Carbon-coated silicon nanoparticle-embedded carbon sphere assembly electrodes with enhanced performance for lithium-ion batteries

Abstract

The uniform dispersion of Si materials in a carbon matrix while maintaining the nanomorphology of Si is required to achieve higher performance lithium-ion batteries (LIBs). Carbon-coated silicon nanoparticles embedded in monodisperse carbon spheres (C-SNP/CSs) were assembled by a simple mixing approach. We obtained high silicon contents up to 56 wt% for the composite electrodes. The C-SNP/CS anodes delivered a reversible specific capacity of 1230 mA h g⁻¹ for 56 wt% Si and 953 mA h g⁻¹ for 44 wt% Si at 800 mA g⁻¹ after 150 charge/discharge cycles.

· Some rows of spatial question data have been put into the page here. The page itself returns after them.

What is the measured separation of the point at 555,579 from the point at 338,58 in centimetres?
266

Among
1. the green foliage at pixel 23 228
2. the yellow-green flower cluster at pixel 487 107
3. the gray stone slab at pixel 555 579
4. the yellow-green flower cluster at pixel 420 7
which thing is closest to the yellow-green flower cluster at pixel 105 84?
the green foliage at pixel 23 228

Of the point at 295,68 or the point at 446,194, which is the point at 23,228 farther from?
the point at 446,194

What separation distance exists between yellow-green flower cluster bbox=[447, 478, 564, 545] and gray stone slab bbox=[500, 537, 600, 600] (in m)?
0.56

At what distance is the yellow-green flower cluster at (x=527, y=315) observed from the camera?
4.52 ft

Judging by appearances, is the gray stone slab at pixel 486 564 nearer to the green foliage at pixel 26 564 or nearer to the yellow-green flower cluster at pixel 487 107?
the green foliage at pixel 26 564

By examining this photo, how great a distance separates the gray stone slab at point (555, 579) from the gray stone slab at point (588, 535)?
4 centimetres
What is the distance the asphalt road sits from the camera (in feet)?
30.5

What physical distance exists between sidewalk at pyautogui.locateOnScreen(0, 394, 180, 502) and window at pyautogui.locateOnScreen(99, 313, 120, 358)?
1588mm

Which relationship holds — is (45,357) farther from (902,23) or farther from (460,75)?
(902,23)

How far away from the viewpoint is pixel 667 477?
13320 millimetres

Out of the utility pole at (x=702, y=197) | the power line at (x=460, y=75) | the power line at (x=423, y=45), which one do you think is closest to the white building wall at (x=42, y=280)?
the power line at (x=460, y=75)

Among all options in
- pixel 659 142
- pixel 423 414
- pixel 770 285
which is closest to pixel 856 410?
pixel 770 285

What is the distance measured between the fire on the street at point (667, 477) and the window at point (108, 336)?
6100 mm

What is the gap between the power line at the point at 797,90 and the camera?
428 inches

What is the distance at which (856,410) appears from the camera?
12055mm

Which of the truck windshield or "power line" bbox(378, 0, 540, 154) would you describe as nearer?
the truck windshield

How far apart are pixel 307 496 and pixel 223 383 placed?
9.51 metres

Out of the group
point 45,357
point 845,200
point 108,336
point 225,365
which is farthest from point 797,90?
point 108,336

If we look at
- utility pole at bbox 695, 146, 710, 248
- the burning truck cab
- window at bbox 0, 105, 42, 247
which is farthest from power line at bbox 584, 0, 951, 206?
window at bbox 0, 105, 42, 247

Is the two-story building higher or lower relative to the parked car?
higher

The capacity retention after 150 cycles was 73% for the 56 wt% Si and 86% for 44 wt% Si C-SNP/CS electrodes, while the bare C-SNPs without CSs displayed only 32% retention. The high cycle performance indicates that the CSs effectively alleviated the mechanical stress induced by the large volume changes of Si during the charge/discharge cycles. Moreover, the high capacity retention reveals the high electrical conductivity of the electrodes, provided by the assembled morphology the CSs and the carbon-shell on the silicon nanoparticles(SNPs). The use of CSs with C-SNPs is a facile method to obtain a uniformly-dispersed mixture and can be readily scaled for practical applications.